You should also have the flue and chimney swept at least once a year, preferably in the springtime before the heavy burning season,” recommends Henley. It’s best to leave these duties to a professional experienced with cleaning fireplaces. Just be aware that professional cleaning can be expensive.
Before your first burn of the year, make sure to visually inspect the chimney for any obstructions or vermin nests.
“Also, use a vacuum hose with a good fine filter to vacuum out your firebox and damper, removing your damper if you can. Then, vacuum above into the smoke chamber,” Raddenbach advises. “Sometimes, deceased animals and spalled bricks fall into the smoke shelf area, so use your phone to take a video up there before you reach in. If you notice any damage or trouble during your cleaning, call a chimney pro.”
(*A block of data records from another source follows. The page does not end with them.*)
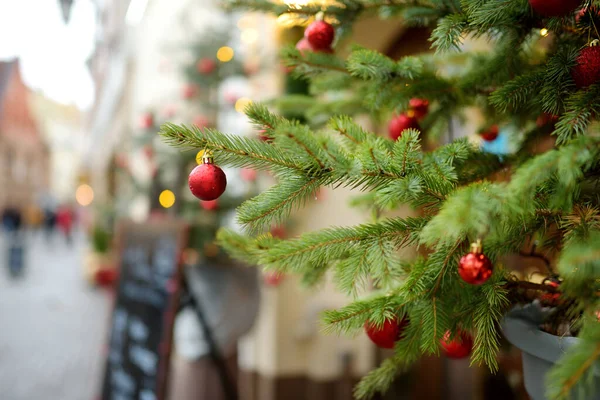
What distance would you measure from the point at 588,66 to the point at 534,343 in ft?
1.64

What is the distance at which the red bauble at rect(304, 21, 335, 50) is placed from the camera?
104cm

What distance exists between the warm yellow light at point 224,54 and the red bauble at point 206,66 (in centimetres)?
6

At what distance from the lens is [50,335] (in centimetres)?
528

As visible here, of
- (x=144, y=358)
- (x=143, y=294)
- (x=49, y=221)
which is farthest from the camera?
(x=49, y=221)

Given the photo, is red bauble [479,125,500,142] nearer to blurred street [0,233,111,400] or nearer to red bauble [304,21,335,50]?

Always keep a chimney fire stick and fire extinguisher handy by your hearth in case a fire starts, or a burning log or spark rolls or pops out onto your floor.
Be sure to keep pets and small children away from the fireplace, too, and always use a fire screen or glass door to guard against sparks or other hazards.
“Additionally, ensure that any combustible materials – such as furniture, rugs, or drapery – are kept at least 3 feet away from the fireplace,” Henley adds.
“Never leave a fireplace running in a room that is unoccupied, either” cautions Raddenbach. “And consider your fireplace when it is dormant. Does it tend to be drafty in that room? Or does the smell of the fire waft around the house for days after the fire burns out? If so, you may have a worn-out damper or perhaps no damper left at all. Closing off the chimney in a dormant fireplace is important, so use a wool Flueblocker or Chimney Balloon to close it tightly.”